Based on your description, I personally would shy away from a single stage unit. I used a Toro single stage for years, somewhat of an incline, and found it to be adequate for light snows, but pretty much worthless for slush (it spins so fast the auger turns the slush to water). One other problem is that the rubber paddles must hit and scrape the ground to help the machine pull itself forward. That causes them to wear. As the wear, they become less, and less effective in offering assistance pulling uphill. I remember buying my first two-stage because I got tired of "pushing" my single-stage up the driveway.

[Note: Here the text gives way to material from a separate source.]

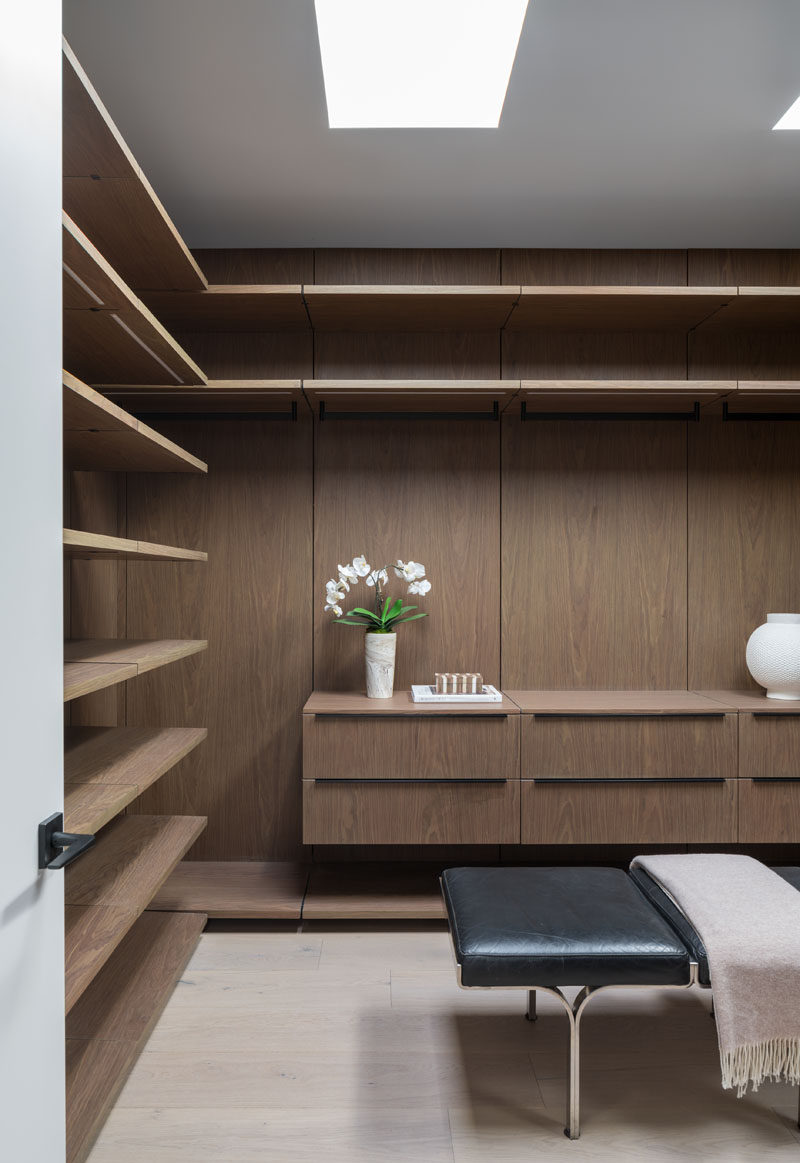 This modern walk-in closet has plenty of space to hang, display and put away clothes. #WalkInCloset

I agree with freezn, add the rubber pieces to the impeller and it will throw slush probably 10 ft. (probably less but at lease it will stop the clogging). That much distance will quickly wear down the rubber padles on a single stage and make going back uphill a real chore.

If you can't do it, have your dealer do it. Cheaper than buying a new single.


----------



## pfn (Dec 24, 2010)

Thanks to all for a well reasoned discussion. It seems a single stage isn't what I need. Too bad as my 2011 Ariens PRO does not handle slush in it's present configuration. I will add an impeller kit in the hopes that that will be the fix. I don't have a lawn tractor as was suggested. If I had one I'd want to do my own lawn and the guy that is cutting my lawn has been with me for over 20 years. I'm now retired and have the time now I just don't want to take the job from him. He's a good man. I do have a UTV (Kioti Mechron) but the available blade for that doesn't look like a sturdy unit and the UTV would finish the job in about a minute and that's just not any fun. Again, thanks to all. Good job!


----------



## Shryp (Jan 1, 2011)

If you have the storage space I vote for a cheap used tractor with plow to push the light stuff to the sides and then use the blower to toss the piles.


----------